IRS Installment Plan
The easiest thing to do in the situation is to sign-up for the IRS installment plan. If you owe less than $50,000 in total taxes, interest, and penalties, it’s possible for you to fill out an online form and arrange a payment plan. This is pretty easy to do, and you can suggest an amount you can pay each month. The main requirement is that you are able to pay off the total you owe within 72 months.
You might have to share information about how much money you make and your current assets depending on your situation. We were able to get the installment payment plan without any trouble, and now the IRS will automatically deduct the required amount of each month.
It does cost a fee to go this route, but it is much less expensive than what you would pay if you didn’t pay at all. The total is also less than what you would pay if you got a loan or used a credit card. Plus, you don’t end up depleting your savings or having to withdraw money from your retirement account and missing out on possible future investment gains.
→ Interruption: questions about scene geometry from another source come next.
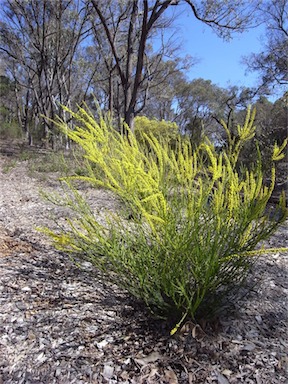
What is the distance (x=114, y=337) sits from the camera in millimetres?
1778

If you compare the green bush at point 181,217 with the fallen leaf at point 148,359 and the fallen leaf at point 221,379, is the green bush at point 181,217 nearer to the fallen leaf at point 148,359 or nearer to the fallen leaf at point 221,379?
the fallen leaf at point 148,359

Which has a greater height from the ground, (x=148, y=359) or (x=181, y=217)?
(x=181, y=217)

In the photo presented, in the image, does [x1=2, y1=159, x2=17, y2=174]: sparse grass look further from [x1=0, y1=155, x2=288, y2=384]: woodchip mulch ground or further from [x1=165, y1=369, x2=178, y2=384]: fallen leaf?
[x1=165, y1=369, x2=178, y2=384]: fallen leaf

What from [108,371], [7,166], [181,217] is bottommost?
[108,371]

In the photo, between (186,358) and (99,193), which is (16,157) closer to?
(99,193)

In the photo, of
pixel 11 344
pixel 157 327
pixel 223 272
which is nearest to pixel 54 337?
pixel 11 344

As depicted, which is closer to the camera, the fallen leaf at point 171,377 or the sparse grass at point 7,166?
the fallen leaf at point 171,377

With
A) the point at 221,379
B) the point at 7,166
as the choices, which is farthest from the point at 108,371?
the point at 7,166

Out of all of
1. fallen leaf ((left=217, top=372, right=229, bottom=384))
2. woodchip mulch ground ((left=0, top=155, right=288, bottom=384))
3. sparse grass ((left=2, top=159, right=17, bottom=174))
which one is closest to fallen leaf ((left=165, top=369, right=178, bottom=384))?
woodchip mulch ground ((left=0, top=155, right=288, bottom=384))

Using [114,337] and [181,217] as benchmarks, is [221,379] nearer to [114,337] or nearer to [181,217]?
[114,337]

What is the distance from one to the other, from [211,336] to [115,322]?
0.57 m

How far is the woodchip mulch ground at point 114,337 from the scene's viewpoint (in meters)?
1.54

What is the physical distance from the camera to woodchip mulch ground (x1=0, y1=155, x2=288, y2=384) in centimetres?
154

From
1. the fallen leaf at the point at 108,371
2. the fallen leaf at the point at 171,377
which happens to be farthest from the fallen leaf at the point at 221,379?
the fallen leaf at the point at 108,371
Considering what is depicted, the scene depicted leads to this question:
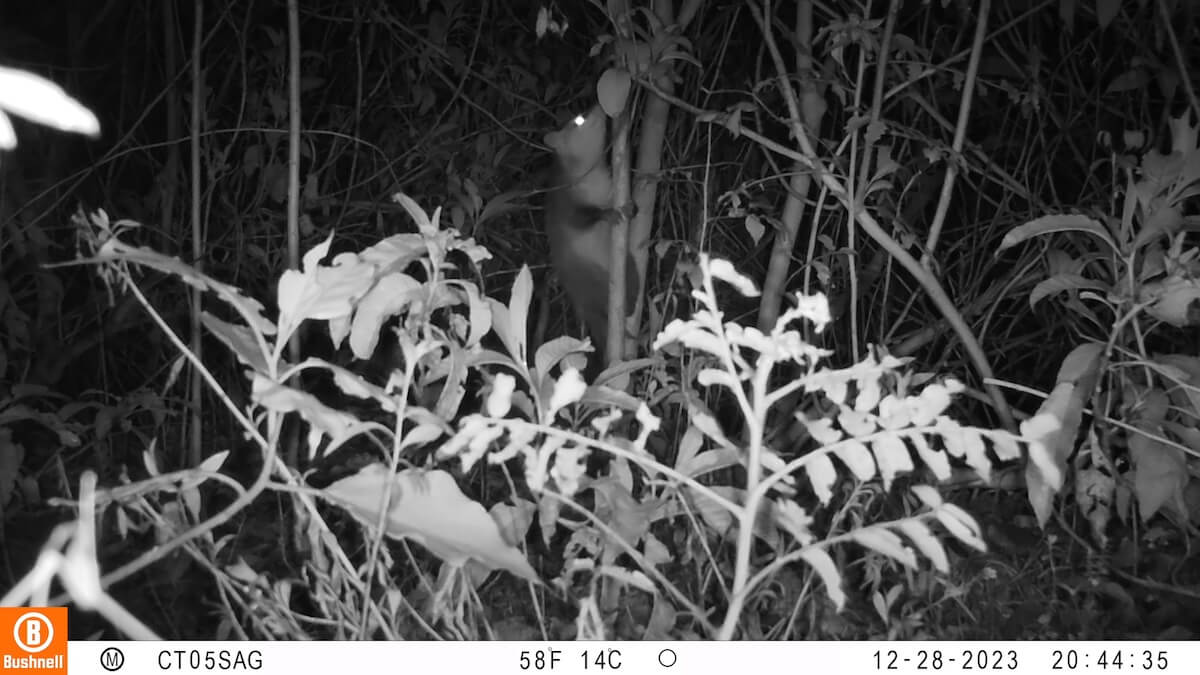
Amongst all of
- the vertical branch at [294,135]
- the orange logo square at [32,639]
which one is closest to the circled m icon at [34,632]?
the orange logo square at [32,639]

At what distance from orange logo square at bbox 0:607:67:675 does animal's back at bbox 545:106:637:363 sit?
0.62m

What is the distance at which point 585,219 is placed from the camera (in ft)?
3.57

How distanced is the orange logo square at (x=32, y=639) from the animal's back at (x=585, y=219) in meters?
0.62

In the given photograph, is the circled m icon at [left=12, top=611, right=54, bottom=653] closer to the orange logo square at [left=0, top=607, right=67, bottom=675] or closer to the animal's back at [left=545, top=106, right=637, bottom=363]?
the orange logo square at [left=0, top=607, right=67, bottom=675]

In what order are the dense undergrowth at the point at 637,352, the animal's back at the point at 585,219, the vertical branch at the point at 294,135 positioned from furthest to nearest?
the animal's back at the point at 585,219 → the vertical branch at the point at 294,135 → the dense undergrowth at the point at 637,352

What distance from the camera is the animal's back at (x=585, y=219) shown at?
107 centimetres

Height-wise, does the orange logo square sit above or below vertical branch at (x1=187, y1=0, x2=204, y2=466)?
below

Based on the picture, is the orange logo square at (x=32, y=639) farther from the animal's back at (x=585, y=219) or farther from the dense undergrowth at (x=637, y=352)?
the animal's back at (x=585, y=219)

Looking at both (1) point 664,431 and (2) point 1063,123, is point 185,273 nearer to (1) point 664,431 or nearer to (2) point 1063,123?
(1) point 664,431

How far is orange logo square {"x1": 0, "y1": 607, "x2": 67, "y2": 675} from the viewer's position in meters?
0.61

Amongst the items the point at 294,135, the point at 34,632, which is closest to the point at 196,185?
the point at 294,135

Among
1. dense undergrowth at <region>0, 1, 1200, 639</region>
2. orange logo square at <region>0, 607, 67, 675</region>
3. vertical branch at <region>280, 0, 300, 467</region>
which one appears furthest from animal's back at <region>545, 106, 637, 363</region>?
orange logo square at <region>0, 607, 67, 675</region>
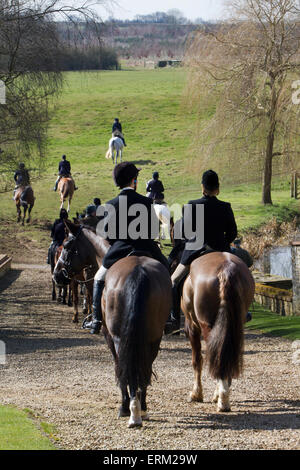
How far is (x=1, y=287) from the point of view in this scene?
64.8 ft

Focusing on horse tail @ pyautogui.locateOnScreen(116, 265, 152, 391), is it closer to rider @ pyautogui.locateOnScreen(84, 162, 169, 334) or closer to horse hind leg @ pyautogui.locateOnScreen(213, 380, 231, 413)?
rider @ pyautogui.locateOnScreen(84, 162, 169, 334)

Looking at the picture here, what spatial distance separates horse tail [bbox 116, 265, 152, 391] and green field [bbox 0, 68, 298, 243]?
1126cm

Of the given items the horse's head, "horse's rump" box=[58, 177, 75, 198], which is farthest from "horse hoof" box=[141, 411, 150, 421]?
"horse's rump" box=[58, 177, 75, 198]

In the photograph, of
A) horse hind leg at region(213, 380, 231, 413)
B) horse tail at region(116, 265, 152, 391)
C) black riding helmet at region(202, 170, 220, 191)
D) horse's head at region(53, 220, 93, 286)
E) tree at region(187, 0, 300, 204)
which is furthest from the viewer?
tree at region(187, 0, 300, 204)

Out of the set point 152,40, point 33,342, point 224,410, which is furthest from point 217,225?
point 152,40

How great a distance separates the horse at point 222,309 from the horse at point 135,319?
1.63 ft

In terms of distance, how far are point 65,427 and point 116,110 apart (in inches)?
1988

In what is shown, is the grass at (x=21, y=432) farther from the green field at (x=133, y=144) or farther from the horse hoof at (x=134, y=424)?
the green field at (x=133, y=144)

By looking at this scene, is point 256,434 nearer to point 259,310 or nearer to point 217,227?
point 217,227

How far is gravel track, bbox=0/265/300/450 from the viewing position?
22.5ft

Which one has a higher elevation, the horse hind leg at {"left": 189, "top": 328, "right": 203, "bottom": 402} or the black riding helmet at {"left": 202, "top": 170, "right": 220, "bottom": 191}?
the black riding helmet at {"left": 202, "top": 170, "right": 220, "bottom": 191}

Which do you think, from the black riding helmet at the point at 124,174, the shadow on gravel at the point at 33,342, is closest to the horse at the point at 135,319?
the black riding helmet at the point at 124,174

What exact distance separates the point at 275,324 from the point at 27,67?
25.0 ft

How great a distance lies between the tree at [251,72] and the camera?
29.5 metres
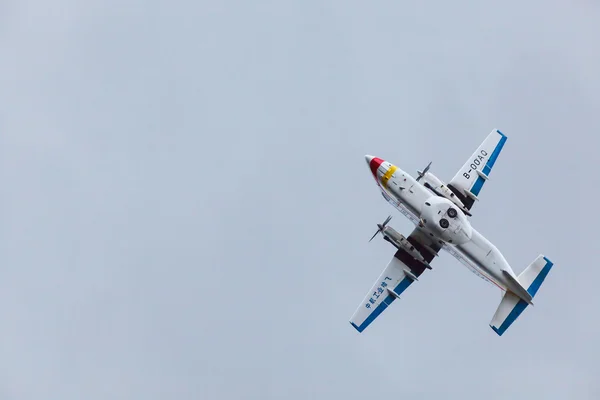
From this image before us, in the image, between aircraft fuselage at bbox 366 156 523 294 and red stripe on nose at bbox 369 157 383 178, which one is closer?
aircraft fuselage at bbox 366 156 523 294

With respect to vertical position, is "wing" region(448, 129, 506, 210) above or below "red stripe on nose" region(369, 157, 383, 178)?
above

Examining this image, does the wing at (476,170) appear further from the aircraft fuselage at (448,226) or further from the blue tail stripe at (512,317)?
the blue tail stripe at (512,317)

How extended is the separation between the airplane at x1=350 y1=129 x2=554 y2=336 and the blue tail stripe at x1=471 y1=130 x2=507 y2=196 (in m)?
0.11

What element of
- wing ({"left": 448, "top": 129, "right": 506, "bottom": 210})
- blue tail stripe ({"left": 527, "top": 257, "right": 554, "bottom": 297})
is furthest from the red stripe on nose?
blue tail stripe ({"left": 527, "top": 257, "right": 554, "bottom": 297})

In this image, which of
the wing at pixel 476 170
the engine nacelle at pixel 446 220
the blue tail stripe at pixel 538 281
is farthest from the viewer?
the wing at pixel 476 170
If you also have a much bigger tax bill than you expected, this is one way to make the liability manageable without breaking the bank.
0% APR Credit Card
While we are using the installment plan for our federal taxes, I’m taking a different approach with state taxes. For the state tax portion of the bill, I am using a 0% APR credit card. This is a great deal because I can earn rewards on my tax payment and avoid interest at the same time. I will have no problem paying off the total before the promotional interest rate runs out, so this is a good chance to apply for the card.
In the past, I’ve used one of my regular rewards credit cards to pay my tax bill. However, I only do this if I have the money in the bank to immediately pay off the credit card. The last thing I need is a high interest rate on top of my tax bill.
Going forward, I’ve adjusted how much I set aside for taxes so that I can pay my quarterly taxes effectively. The divorce changed the way my taxes are calculated, and my tax bill will be higher each year as a result. By planning ahead now, and taking advantage of the installment plan available to me through the IRS, I should be able to handle my tax bill in future years without falling behind.